One of the best ways to deal with this stress is to start taking practical steps to prepare for the baby. You will never be 100 percent ready for what being a parent feels like, but you can make sure your life is as prepared as it can be for when the time comes.
List Your Challenges
Make a list of the challenges you face in everyday life due to your disability. Which ones are likely to be affected by a child? Facing your problems directly makes it easier for you to address them and find possible solutions. For example, do you struggle with cooking healthy meals due to problems with your grip? If so, a food delivery service could be the solution once the child arrives. Are you worried that a hearing impairment will keep you from hearing its cries? As a workaround, you will need a baby monitor with a visual alarm.
Prepare the House
All parents have to baby-proof the house to a certain extent, but parents with disabilities have even more to do. You should try to make your home as accessible as possible — life with a baby is chaotic, and you need a home you can move around in freely and safely.
Do Your Research
Your particular needs mean that not every baby product will be well-suited for you. Take your time when it comes to baby shopping, looking up online reviews and making sure you are only buying quality products that will work for you; for example, BabyGearLab has an extensive collection of guides and reviews available online. You have time before the baby arrives, so use it wisely to make sure you are fully prepared.
Plan for the Worst
No one wants to think about their own death, especially when there is a child on the way. However, making a plan to prepare for the worst is crucial if you want your child to be safe and secure in case anything happens to you. This includes having a will, determining guardianship of your child and life insurance. Each of these provides a layer of protection for your family and your child in the event of your death. It also doesn’t hurt to consider burial insurance, which can lighten the financial burden on your loved ones.
Look for Help
Many disabled parents are reluctant to get help. Instead, they are eager to prove that they are just as capable of handling a baby than any other parent.

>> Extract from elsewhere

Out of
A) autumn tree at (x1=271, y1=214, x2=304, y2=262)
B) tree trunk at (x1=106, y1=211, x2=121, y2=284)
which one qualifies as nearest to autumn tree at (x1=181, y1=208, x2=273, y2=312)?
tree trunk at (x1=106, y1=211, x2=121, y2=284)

What this ignores is that most parents need some type of support, especially during the early days. This is often a family member or friend, but it can also be a professional, such as a postpartum doula or a night nanny.
If you want to rely on your loved ones, start thinking about who will be a useful source of support and talk about your needs with them. If you’d rather hire someone, start researching options and meeting people now so you know you have someone you trust when the time comes.
Whenever you feel yourself getting worried or anxious about your future as a disabled parent, start taking practical steps. Do research, make decisions, check things off your to-do list — these steps can help you feel in control. When your baby arrives, you will feel more prepared and secure because of the work you put in. That is not to say that parenting with a disability will be easy or predictable, but that it will be less scary and intimidating.